Biological Regulatory Network Inference through Circular Causal Structure Learning

Biological networks are pivotal in deciphering the complexity and functionality of biological systems. Causal inference, which focuses on determining the directionality and strength of interactions between variables rather than merely relying on correlations, is considered a logical approach for inferring biological networks. Existing methods for causal structure inference typically assume that causal relationships between variables can be represented by directed acyclic graphs (DAGs). However, this assumption is at odds with the reality of widespread feedback loops in biological systems, making these methods unsuitable for direct use in biological network inference. In this study, we propose a new framework named SCALD (Structural CAusal model for Loop Diagram), which employs a nonlinear structure equation model and a stable feedback loop conditional constraint through continuous optimization to infer causal regulatory relationships under feedback loops.
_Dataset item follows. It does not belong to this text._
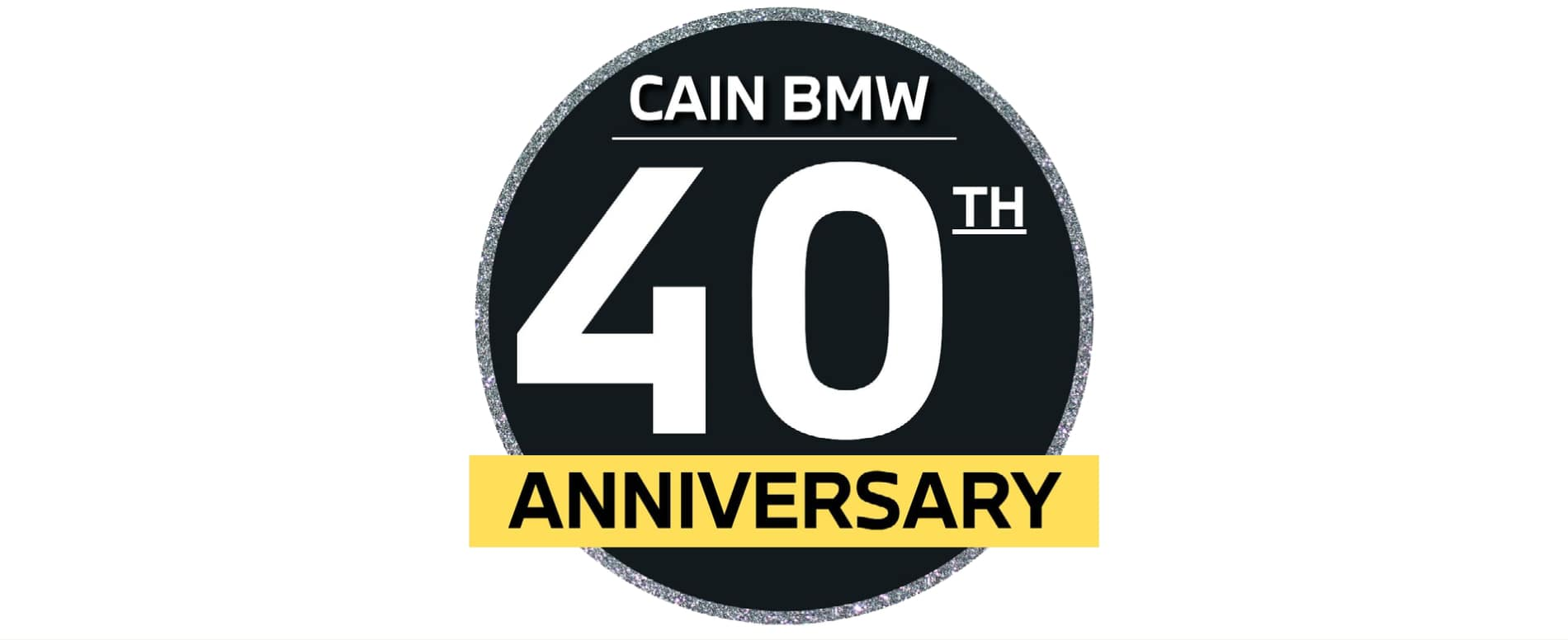 new-bmw-40th-slide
We observe that SCALD outperforms state-of-the-art methods in inferring both transcriptional regulatory networks and signaling transduction networks. SCALD has irreplaceable advantages in identifying feedback regulation. Through transcription factor (TF) perturbation data analysis, we further validate the accuracy and sensitivity of SCALD. Additionally, SCALD facilitates the discovery of previously unknown regulatory relationships, which we have subsequently confirmed through ChIP-seq data analysis. Furthermore, by utilizing SCALD, we infer the key driver genes that facilitate the transformation from colon inflammation to cancer by examining the dynamic changes within regulatory networks during the process.